--- EXERCISE ---
Carry over everything from the line containing "What distance would" down to the end of the entries, request lines included, and lower every distance in the answers by 55.
-- START DATASET ROWS --
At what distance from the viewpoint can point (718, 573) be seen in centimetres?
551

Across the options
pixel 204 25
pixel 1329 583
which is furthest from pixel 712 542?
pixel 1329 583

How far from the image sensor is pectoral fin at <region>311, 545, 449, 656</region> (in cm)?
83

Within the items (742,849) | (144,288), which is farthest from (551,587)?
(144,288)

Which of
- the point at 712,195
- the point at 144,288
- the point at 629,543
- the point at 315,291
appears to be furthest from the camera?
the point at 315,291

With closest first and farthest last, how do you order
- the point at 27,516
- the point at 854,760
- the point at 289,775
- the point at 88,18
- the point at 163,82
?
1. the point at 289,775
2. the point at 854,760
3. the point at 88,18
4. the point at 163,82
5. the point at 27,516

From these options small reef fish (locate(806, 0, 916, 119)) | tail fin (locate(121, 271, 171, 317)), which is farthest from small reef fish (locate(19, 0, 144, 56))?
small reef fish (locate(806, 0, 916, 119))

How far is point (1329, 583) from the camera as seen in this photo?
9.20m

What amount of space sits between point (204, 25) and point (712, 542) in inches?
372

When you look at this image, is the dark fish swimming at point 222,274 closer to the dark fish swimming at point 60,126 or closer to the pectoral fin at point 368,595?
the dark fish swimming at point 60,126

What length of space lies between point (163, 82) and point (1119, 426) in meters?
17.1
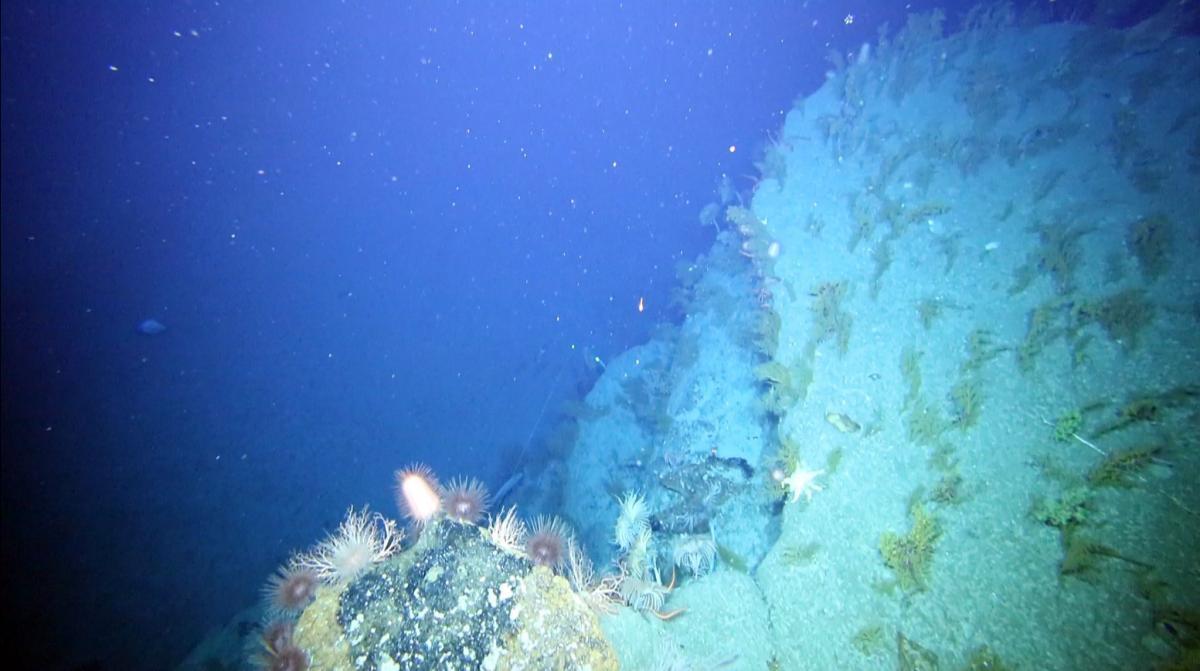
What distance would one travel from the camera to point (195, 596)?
1388 centimetres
-- END DATASET ROWS --
--- ANSWER TO THE PROBLEM ---
What distance would one travel from the camera to point (195, 596)?
1333 centimetres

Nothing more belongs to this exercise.